“Neler oluyor bize?” sorusunu soranlar, sorunun cevabını daha ziyade siyaset üzerinden arıyor. Benim cevap aradığım alan teknolojinin gündelik hayat üzerindeki etkisi.
Teknolojinin içine doğanlarla teknoloji ile arasına mesafe koyanların davranış kodları üzerinde durmak her zaman çok fikir vericidir. 1970’li yıllarda TV ekranı ile ilk defa muhatap olan yaşlı kuşak “Zeki Müren de bizi görüyor mu?” sorusunu soran kuşaktı.

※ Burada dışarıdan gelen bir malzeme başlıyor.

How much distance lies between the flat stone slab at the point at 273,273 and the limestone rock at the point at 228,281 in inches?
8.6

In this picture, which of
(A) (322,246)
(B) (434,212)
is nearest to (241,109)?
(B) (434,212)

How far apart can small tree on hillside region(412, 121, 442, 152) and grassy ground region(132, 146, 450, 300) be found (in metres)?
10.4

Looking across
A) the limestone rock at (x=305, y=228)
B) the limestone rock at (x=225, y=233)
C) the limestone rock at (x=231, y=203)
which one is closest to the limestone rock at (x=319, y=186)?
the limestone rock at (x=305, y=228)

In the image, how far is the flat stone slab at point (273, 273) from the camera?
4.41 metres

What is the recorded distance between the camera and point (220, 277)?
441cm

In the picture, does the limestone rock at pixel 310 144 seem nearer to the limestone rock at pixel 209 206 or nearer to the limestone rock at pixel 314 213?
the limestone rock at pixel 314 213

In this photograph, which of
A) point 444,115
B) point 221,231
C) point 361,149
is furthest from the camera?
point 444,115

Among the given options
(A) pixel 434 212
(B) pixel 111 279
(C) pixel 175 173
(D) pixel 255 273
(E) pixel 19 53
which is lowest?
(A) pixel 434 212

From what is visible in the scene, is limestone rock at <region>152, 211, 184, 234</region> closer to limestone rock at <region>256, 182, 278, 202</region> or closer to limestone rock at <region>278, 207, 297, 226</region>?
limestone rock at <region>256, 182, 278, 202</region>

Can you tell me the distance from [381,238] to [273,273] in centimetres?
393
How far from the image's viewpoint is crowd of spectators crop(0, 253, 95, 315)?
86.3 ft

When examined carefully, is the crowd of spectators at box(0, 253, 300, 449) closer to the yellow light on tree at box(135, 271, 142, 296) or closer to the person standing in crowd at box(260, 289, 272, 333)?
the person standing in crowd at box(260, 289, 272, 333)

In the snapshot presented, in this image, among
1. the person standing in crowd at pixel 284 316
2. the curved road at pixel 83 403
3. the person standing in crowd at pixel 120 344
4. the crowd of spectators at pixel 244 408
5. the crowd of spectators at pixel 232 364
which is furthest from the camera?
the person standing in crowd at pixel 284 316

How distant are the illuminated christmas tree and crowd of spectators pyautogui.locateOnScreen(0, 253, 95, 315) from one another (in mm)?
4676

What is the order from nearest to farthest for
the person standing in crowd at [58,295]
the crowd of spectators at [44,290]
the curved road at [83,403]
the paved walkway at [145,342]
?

Televizyonla karşılaşan ninelerimiz, mesela onlardan biri de 1903 doğumlu ninemdi, televizyon açılınca derlenip toparlanmış, ekrana sırtını dönmüştü. Bu davranış beni çok düşündürdü. Ninemin yaşındaki bütün kadınların aynı tepkiyi verdiğini hatırlıyorum. Ninemin TV ekranına sırtını döndüğü sahne yıllar boyunca benimle yaşamış olmalı ki, felsefe ve sosyoloji okumaya başlayınca kuşakların ortak davranışları bahsinde doğrudan bu olay canlandı gözümde, canlandıkça zihnime bir kıymık gibi batmaya devam etti. Ta ki İsmet Özel’in Yusuf Masalı’nda dile getirdiği, hayatımızın özetine rastlayıncaya kadar:
Eskiler aramaz, iz sürerdi/Bilirlerdi
Evet’le Hayır arasına Belki
Sokulduğunda/Felaket gelir/Noksanı fark ederlerdi, çünkü bütünden/ Nelerin koptuğu besbelli.